“The future of the seafood industry is marked by a positive growth in demand contrasted by a diminishing growth rate of supply in both aquaculture and wild catch. The result is increasingly value-based growth and lower volume-based growth of the seafood industry than what we have seen in the past.
In the last two decades aquaculture has expanded by more than 7% per year while even until the early 2000s wild catch was still increasing.
In the short and medium term, aquaculture will expand significantly slower than in the past and also below long-term expectations. This is mainly because key species which drive the sector such as tilapia, shrimp, salmon, pangasius, bass, and bream suffer from various supply constraints and biological challenges.
We expect most of these challenges to be resolved in the next 2-3 years and supply will resume growing possibly 2-4% with higher percentages possible for certain species. We do not expect a return of the double digit growth figures for any of the key species, for any prolonged period of time.”
“Regarding the most relevant wild catch industry – the ground fish – after a number of years of increasing catch quotas, the sector is now entering a period of stability. Following years of overfishing, supply of ground fish reached a low point in 2008 as the main producing regions of Norway, Russia, the US, and Iceland reduced the catch quotas to ensure sustainability.
This resulted in strongly improving wild biomass and increasing (but this time sustainable) catch quotas. Currently the wild biomass of the key ground fish species Alaska Pollock and Atlantic Cod are the healthiest they have been in many years.
Nevertheless, to maintain a healthy wild biomass the current catch quotas of approximately 7 million ton will not be increased further in any material way.”
“There is a myriad of trends that effect different seafood markets. In the West, on the demand side, the key driver remains the need for healthy food, while in the short term we also expect a positive influence from the macroeconomic cycle, as key Western economies exit from the recession.
The U.S., U.K., and Germany report strong growth while key seafood consuming regions such as Spain and Italy are no longer contracting. In developing countries, demand is driven by a larger array of factors.
Growing disposable income and expanding middle class are among the key drivers, but improving availability due to better logistics, development of retailers and food service chains, as well as urbanization are other important drivers.
A key value change is expected in developing countries, particularly China, as increasingly more processed and packaged food will be required by the increasing numbers of time-short and food-safety conscious consumers.”
“However in the seafood industry, supply is a far more important and volatile factor then demand – this is still a largely supply-driven industry. The key developments in wild catch are mostly related to sustainability, traceability, and controlling the amount harvested through quota legislation.
The more regulated the sector becomes, the more sustainable it becomes, with potentially increasing profitability at the quota holder (harvester) level. Although the last decade has seen great improvements in most developed countries, much still needs to be done, particularly in Asia and Africa.”
“From the processing side there are major shifts occurring. As China's wages are rising the question becomes, How long will this region be the leading processor of frozen seafood?’A number of trends are emerging. Firstly, Chinese processors invest in automation to try to maintain competiveness.
However some developing countries are positioning to increase their role in seafood processing, such as Vietnam, Russia, and Mexico.
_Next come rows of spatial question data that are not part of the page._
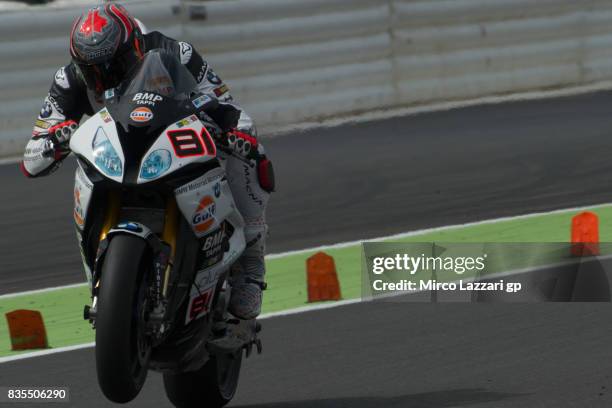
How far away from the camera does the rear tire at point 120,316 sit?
16.3ft

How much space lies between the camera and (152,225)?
17.6 ft

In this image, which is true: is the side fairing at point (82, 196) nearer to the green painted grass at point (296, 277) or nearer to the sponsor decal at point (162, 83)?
the sponsor decal at point (162, 83)

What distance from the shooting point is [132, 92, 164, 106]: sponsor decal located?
5.42m

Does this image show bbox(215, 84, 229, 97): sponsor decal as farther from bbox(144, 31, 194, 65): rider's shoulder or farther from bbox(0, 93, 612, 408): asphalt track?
bbox(0, 93, 612, 408): asphalt track

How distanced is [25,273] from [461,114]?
600 cm

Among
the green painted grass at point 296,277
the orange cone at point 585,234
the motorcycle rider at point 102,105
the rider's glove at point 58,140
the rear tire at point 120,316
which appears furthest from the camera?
the orange cone at point 585,234

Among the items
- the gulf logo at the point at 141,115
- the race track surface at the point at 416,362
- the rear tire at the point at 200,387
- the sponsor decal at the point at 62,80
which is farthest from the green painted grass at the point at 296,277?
the gulf logo at the point at 141,115

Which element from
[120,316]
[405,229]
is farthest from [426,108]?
[120,316]

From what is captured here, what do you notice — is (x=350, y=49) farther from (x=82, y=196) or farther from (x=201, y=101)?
(x=82, y=196)

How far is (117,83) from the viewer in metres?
5.67

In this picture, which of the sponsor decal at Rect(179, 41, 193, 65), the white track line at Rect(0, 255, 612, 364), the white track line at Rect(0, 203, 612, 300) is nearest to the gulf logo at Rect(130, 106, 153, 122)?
the sponsor decal at Rect(179, 41, 193, 65)

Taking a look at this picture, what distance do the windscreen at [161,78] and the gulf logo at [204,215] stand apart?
0.45 m

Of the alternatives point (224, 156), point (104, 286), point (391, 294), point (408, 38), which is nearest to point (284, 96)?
point (408, 38)

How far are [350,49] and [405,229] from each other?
424 cm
And lastly, increased automation means more is being processed at source or on vessels – even in high labor cost counties such as Iceland.
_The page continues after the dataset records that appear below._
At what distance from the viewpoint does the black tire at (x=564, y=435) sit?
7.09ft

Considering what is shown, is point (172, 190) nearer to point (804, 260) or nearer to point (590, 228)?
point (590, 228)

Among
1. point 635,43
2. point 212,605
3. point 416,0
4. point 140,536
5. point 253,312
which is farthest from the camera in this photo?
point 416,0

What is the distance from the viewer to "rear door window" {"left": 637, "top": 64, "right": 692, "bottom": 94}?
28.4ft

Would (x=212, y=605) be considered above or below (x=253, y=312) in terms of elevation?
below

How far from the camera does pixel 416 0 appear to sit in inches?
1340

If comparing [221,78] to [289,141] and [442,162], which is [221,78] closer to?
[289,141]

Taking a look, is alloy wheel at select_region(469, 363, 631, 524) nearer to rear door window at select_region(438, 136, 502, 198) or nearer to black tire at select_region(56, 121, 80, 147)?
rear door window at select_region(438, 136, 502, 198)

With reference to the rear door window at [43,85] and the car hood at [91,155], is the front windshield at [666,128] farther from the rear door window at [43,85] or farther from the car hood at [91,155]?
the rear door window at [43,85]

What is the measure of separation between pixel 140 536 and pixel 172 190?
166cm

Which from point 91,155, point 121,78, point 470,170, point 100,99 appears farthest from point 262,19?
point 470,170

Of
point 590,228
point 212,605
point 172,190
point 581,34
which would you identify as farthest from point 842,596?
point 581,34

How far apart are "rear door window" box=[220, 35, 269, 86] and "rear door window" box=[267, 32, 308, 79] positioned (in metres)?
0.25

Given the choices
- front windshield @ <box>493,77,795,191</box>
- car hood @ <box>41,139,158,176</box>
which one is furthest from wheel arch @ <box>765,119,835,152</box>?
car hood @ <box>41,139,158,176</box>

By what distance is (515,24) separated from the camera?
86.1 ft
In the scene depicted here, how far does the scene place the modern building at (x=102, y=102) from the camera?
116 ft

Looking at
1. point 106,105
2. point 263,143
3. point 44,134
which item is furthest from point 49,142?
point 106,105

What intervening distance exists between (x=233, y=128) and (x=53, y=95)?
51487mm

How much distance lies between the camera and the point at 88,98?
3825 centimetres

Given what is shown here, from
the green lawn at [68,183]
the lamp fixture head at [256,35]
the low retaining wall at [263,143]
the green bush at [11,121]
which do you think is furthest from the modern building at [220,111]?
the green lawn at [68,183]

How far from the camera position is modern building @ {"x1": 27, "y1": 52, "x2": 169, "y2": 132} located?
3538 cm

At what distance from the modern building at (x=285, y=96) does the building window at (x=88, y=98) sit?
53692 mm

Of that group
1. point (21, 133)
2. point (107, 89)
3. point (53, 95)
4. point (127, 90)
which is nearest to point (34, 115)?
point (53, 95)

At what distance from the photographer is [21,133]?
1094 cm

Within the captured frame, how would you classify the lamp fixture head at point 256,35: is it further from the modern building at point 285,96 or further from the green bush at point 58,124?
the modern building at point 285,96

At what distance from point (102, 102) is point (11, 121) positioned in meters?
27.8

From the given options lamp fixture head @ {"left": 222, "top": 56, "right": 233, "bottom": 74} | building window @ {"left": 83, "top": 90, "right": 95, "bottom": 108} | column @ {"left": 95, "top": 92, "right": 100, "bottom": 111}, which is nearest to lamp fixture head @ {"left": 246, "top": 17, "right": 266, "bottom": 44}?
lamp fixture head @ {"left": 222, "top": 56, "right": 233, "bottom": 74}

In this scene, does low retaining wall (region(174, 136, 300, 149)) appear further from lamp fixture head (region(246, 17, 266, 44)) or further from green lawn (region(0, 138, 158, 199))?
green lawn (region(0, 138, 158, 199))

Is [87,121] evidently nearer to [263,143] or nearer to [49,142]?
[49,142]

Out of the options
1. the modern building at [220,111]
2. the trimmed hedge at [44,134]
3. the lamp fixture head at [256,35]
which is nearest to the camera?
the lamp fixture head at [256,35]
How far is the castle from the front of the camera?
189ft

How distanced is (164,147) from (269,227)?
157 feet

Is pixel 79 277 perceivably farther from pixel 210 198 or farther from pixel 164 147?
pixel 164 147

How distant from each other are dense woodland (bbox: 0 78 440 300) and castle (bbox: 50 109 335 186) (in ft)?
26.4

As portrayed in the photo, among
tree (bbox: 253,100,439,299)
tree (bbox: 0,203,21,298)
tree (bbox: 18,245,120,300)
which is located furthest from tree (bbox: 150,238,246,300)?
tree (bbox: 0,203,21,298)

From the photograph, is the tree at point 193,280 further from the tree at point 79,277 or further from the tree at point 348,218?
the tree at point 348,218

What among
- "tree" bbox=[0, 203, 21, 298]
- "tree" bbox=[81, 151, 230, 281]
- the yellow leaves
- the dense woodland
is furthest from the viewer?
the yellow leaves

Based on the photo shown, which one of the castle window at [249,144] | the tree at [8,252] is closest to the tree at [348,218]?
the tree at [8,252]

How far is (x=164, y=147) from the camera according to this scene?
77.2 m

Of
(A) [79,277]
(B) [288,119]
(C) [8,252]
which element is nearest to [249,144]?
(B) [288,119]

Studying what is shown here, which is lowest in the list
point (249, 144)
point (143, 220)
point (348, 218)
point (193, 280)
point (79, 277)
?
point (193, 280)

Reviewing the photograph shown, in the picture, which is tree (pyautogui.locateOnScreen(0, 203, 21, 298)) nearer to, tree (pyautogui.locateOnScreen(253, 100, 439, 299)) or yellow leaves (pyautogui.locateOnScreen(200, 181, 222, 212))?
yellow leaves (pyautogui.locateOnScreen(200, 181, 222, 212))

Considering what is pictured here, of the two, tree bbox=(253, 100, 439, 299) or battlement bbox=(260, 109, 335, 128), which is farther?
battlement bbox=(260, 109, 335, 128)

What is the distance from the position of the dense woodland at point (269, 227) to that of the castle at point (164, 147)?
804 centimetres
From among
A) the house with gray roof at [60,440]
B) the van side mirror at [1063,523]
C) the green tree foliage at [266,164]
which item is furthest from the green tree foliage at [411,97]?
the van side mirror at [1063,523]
“Regarding fresh processing, the trend towards low income regions such as Poland is also no longer as clear cut as in the past. With automation, a larger part of processing can be done close to the source, for instance in the Norwegian or Scottish salmon industry.”
“Regarding the profitability of aquaculture farming, we expect a strong short-term increase in profit margin for all producers with a good biological environment.
A combination of record prices for key species – shrimp, salmon and tilapia – and low cost for fish meal and soy bean meal should swell profit margins to a new record. Moreover certain high-value niche sectors, such as oyster or abalone faming, are experiencing both record growth and profitability.
However as mentioned there are major challenges across nearly every sector of the aquaculture industry from a biological point of view. Leading aquaculture industries such as Chilean salmon farmers or Thai shrimp farmers are recording losses despite the high price environment. Profitability in the sector is very volatile and varies from company to company as the industry undergoes rapid technological advances.
Advances in the aquaculture industry in terms of genetics, husbandry skills, and feed formulation are occurring in a fraction of the time it took for the same improvements to occur for land animal proteins. However, volatility is the price of this rapid development.”
Gorjan Nikolik is a senior industry analyst with Rabobank, focusing on the global seafood sector including aquaculture, wild catch, seafood trade, and processing.
Nikolik is a regular speaker at global seafood and aquaculture conferences and has published research reports covering the seafood industry.